"There is nothing like a holiday with extended family to turn the sexiest couple into two camp counselors supervising meal prep, emotional outbursts, and whatever conflict arises when somebody's aunt or uncle decides to share their thoughts on the state of the world. You're not imagining it: nothing shuts down erotic energy faster than slipping back into your childhood role the moment your mother asks where the good napkins are."
"Holidays tend to meld us back into the undifferentiated soup of our family of origin's particular flavor of dysfunction. Everyone unconsciously becomes a slightly younger, slightly needier version of themselves. You might feel like the competent oldest daughter again. He might start behaving like the "good son" who fetches folding chairs. This dynamic is great for making sure dinner gets on the table, but terrible for maintaining the erotic charge between you."

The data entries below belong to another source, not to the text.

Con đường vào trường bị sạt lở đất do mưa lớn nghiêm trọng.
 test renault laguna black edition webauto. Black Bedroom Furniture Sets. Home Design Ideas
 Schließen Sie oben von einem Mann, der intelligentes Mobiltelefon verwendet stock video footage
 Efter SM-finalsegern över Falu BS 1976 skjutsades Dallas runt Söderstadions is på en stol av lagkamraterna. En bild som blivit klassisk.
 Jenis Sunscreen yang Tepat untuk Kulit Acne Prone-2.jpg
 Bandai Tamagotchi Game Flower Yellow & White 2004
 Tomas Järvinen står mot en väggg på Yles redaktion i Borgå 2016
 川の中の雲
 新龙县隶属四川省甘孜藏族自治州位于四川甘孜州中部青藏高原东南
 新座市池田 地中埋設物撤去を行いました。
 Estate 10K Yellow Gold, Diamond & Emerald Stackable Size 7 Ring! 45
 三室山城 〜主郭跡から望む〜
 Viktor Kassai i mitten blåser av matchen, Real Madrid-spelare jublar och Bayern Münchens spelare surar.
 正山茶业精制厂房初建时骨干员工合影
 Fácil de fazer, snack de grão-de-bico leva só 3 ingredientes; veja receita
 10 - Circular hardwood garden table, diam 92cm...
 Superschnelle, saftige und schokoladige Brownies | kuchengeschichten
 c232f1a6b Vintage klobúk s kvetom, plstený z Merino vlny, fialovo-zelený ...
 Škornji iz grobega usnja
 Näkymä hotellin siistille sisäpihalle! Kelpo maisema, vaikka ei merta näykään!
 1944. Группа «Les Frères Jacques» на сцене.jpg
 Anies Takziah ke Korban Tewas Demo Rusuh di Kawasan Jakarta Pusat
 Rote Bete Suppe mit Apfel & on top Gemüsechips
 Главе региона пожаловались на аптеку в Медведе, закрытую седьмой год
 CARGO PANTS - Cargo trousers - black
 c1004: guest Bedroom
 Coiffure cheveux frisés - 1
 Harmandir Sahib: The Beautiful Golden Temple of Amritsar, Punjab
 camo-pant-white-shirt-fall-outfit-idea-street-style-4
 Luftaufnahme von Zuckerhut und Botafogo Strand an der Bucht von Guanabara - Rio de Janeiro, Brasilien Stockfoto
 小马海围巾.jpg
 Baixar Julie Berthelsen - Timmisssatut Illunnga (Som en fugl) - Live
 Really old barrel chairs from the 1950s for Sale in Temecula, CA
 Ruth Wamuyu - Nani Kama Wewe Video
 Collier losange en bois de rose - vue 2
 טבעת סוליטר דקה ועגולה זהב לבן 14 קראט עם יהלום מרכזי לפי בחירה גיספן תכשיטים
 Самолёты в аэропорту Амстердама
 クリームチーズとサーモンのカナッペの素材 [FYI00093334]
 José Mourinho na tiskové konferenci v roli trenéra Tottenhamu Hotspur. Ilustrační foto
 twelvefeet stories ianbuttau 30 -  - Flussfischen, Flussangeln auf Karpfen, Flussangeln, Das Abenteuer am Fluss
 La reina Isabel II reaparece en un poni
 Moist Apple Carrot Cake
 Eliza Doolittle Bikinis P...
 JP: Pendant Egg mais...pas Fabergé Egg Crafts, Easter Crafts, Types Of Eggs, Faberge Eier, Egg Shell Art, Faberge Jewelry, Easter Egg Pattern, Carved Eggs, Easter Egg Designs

Holiday gatherings often push partners back into childhood roles and family-of-origin dynamics, producing unconscious regressions into younger, needier versions of themselves. Those role shifts can make competent adults behave in caretaking or dutiful ways that prioritize logistics over intimacy. Constant togetherness with extended family yields mainly logistical interactions—coordinating meals, chores, and conflict management—rather than emotionally intimate exchanges. These patterns extinguish erotic energy and make couples feel more like siblings or co-managers than lovers, which undermines sexual desire and the ability to reconnect romantically during or immediately after the holiday period.